SOPRANATURE® est un acteur du Slow Tech, c’est-à-dire que nous proposons des solutions traditionnelles de culture dans du substrat, par opposition au High-Tech comme l’hydroponie ou l’aquaponie. Dans un projet d’AUT, il faut être vigilant aux charges supplémentaires apportées par le système de culture et à la protection de l’étanchéité : les usages et sollicitations ne sont pas les mêmes que pour une toiture-terrasse végétalisée (TTV) traditionnelle. Concernant l’usage, deux aspects sont à prendre en compte : les accès à la toiture et la sécurité, liée aux chutes, avec des garde-corps adaptés à l’exploitation envisagée. Un point crucial car l’agriculture implique beaucoup de va-et-vient et de manutention, ce qu’il faut prévoir à l’avance ! Un projet d’AUT doit commencer par l’étude de la toiture, le public visé et la fréquence des accès requis. Puis commence l’étude technique du complexe d’isolation-étanchéité. Enfin, le complexe de culture est dimensionné et le mode d’exploitation étudié.

 

CULTIVA, UN POTAGER SUR LE TOIT

Photos : Adobestock

Spécifiquement dédié à la culture de fruits et légumes en toitures terrasses, Cultiva est un système de végétalisation intensive en conformité avec le DTU 43.1 et son annexe B qui posent le cadre de la toiture-terrasse jardin.

Le système est à géométrie variable et a pour vocation de totalement s’adapter à toute les situations des projets aussi bien en neuf qu’en rénovation. Ainsi, les mises en œuvre possibles sont :

  • en « pleine surface » : cette forme s’inspire le plus des systèmes traditionnels de végétalisations ;
  • en « plates-bandes intégrées » : les zones de culture se trouvent au niveau des espaces de circulations ;
  • ou en conteneurs, sacs, bacs, jardinières : ce mode de culture, sur substrat ou terre végétale, utilise des contenants souples ou rigides non solidaires du support.

Le procédé possède toutes les caractéristiques et fonctionnalités habituelles d’une végétalisation. À savoir, de bas en haut depuis l’isolation/étanchéité anti-racine : la protection mécanique de l’étanchéité, les couches de drainage et de filtration, et le substrat de culture.

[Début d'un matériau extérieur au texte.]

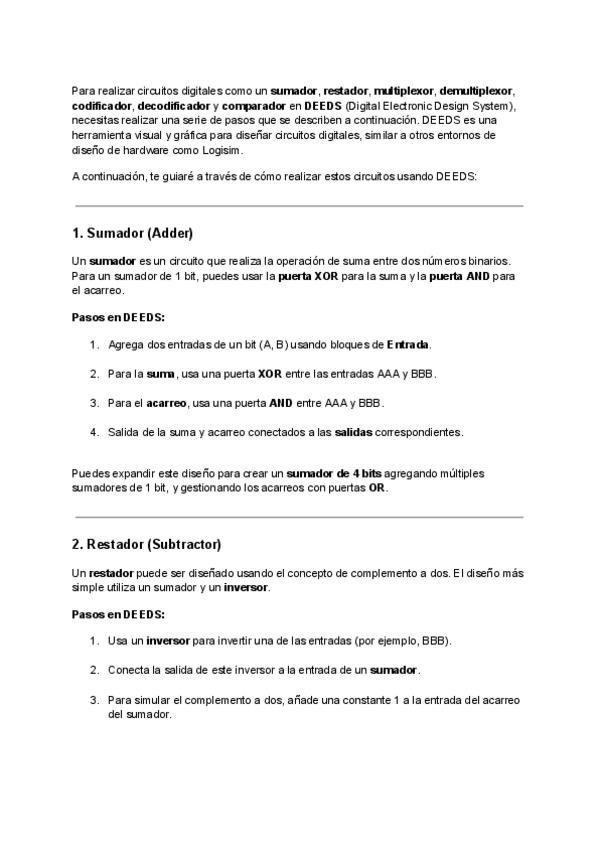 Para realizar circuitos digitales como un sumador, restador, multiplexor, demultiplexor, codificador, decodificador y comparador en DEEDS (Digital Electronic Design System), necesitas realizar una serie de pasos que se describen a continuación. DEEDS es una herramienta visual y gráfica para diseñar circuitos digitales, similar a otros entornos de diseño de hardware como Logisim.

A continuación, te guiaré a través de cómo realizar estos circuitos usando DEEDS:

1. Sumador (Adder)

Un sumador es un circuito que realiza la operación de suma entre dos números binarios. Para un sumador de 1 bit, puedes usar la puerta XOR para la suma y la puerta AND para el acarreo.

Pasos en DEEDS:

1. Agrega dos entradas de un bit (A, B) usando bloques de Entrada.

2. Para la suma, usa una puerta XOR entre las entradas AAA y BBB.

3. Para el acarreo, usa una puerta AND entre AAA y BBB.

4. Salida de la suma y acarreo conectados a las salidas correspondientes.

Puedes expandir este diseño para crear un sumador de 4 bits agregando múltiples sumadores de 1 bit, y gestionando los acarreos con puertas OR.

2. Restador (Subtractor)

Un restador puede ser diseñado usando el concepto de complemento a dos. El diseño más simple utiliza un sumador y un inversor.

Pasos en DEEDS:

1. Usa un inversor para invertir una de las entradas (por ejemplo, BBB).

2. Conecta la salida de este inversor a la entrada de un sumador.

3. Para simular el complemento a dos, añade una constante 1 a la entrada del acarreo del sumador.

La spécificité de Cultiva repose sur la protection mécanique de l’étanchéité et le substrat de culture spécifique Sopraflor P.

Concernant la protection de l’étanchéité, Cultiva intègre des panneaux de polystyrène extrudé de type XPS Protect Artic C (50 + 1 mm). Ils garantissent le maintien de l’intégrité de l’étanchéité contre la perforation ou l’indentation liée aux chocs subis par les outils utilisés par les usagers. L’isolant permet également d’augmenter la performance thermique du bâtiment.

Pour le support de culture, le substrat Sopraflor P, d’une masse volumique à CME de 1 500 kg/m3, est en moyenne 30 % plus léger que la terre végétale et a spécialement été développé pour les productions maraîchères, cultures très exigeantes. Il inclut un engrais organique et un amendement pour une production de qualité.

Cultiva est un procédé adapté à la grande majorité des typologies de toitures-terrasses : en pente simple de 0 à 5 % ; circulables au sens du DTU 43.1 ; en réfection au sens du DTU 43.5.

En plus du système, SOPRANATURE® propose un accompagnement qui comprend : l’identification détaillée du projet, la rédaction du cahier des charges avec le client, la conception du projet et des recommandations pour son exploitation, adaptée en fonction de l’usage de la toiture-terrasse.